__Directive__.
Reproduce all of the material below, switching each occurrence of "glass window pane" to "glass panel" and keeping everything else unchanged, but leave the pictures out.

___ Input for this task ___

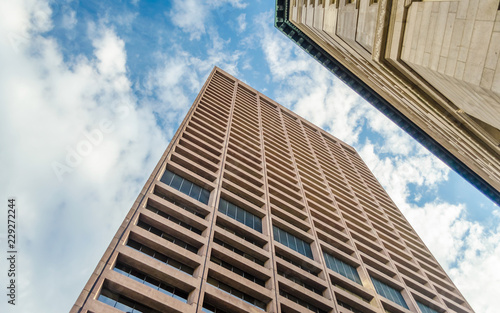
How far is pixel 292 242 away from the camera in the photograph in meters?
27.4

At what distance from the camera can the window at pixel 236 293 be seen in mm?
19453

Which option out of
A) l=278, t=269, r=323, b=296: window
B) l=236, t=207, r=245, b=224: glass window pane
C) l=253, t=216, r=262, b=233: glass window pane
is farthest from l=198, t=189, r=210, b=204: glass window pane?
l=278, t=269, r=323, b=296: window

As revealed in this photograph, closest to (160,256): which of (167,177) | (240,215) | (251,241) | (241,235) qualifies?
(241,235)

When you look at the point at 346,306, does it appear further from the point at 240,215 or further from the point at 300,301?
the point at 240,215

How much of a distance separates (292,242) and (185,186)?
10.3m

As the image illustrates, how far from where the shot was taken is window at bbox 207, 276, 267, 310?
766 inches

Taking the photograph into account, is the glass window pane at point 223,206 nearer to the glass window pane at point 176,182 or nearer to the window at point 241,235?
the window at point 241,235

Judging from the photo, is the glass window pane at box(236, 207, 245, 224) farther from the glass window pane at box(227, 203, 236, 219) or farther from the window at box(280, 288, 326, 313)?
the window at box(280, 288, 326, 313)

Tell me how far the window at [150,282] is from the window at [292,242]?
1061 cm

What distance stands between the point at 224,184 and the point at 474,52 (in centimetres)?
2259

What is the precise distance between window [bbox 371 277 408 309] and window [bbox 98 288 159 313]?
20.8 meters

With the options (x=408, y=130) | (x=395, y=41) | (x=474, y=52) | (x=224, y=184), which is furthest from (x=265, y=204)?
(x=408, y=130)

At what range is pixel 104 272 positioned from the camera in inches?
613

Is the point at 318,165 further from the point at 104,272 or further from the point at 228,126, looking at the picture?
the point at 104,272
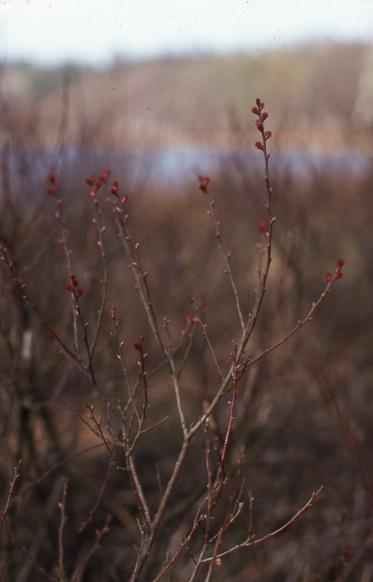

___

__Task output__.
How far is pixel 292 242 away from the camera in the photograph in meters?
27.4

At what distance from the camera can the window at pixel 236 293 be seen in mm?
19453

Which option out of
A) l=278, t=269, r=323, b=296: window
B) l=236, t=207, r=245, b=224: glass panel
C) l=253, t=216, r=262, b=233: glass panel
is farthest from l=198, t=189, r=210, b=204: glass panel?
l=278, t=269, r=323, b=296: window

As revealed in this photograph, closest to (160,256): which of (167,177) | (240,215) | (251,241) | (241,235) qualifies?
(241,235)

When you look at the point at 346,306, does it appear further from the point at 240,215 or further from the point at 300,301?
the point at 240,215

How much of a distance separates (292,242) and (185,186)?
10.3m

As the image illustrates, how far from where the shot was taken is window at bbox 207, 276, 267, 310?
766 inches

Taking the photograph into account, is the glass panel at point 223,206 nearer to the glass panel at point 176,182 or nearer to the window at point 241,235?
the window at point 241,235

Judging from the photo, is the glass panel at box(236, 207, 245, 224) farther from the glass panel at box(227, 203, 236, 219) or farther from the window at box(280, 288, 326, 313)?
the window at box(280, 288, 326, 313)

Tell me how far the window at [150,282] is from the window at [292,242]?
1061 cm

What distance stands between the point at 224,184 and the point at 474,52 (in centimetres)?
2259

What is the precise distance between window [bbox 371 277 408 309] and window [bbox 98 288 159 313]?
20.8 meters

With the options (x=408, y=130) | (x=395, y=41) | (x=474, y=52) | (x=224, y=184), which is furthest from (x=265, y=204)?
(x=408, y=130)

At what range is pixel 104 272 positioned from the camera in inches?
613

Is the point at 318,165 further from the point at 104,272 or further from the point at 228,126, looking at the picture?
the point at 104,272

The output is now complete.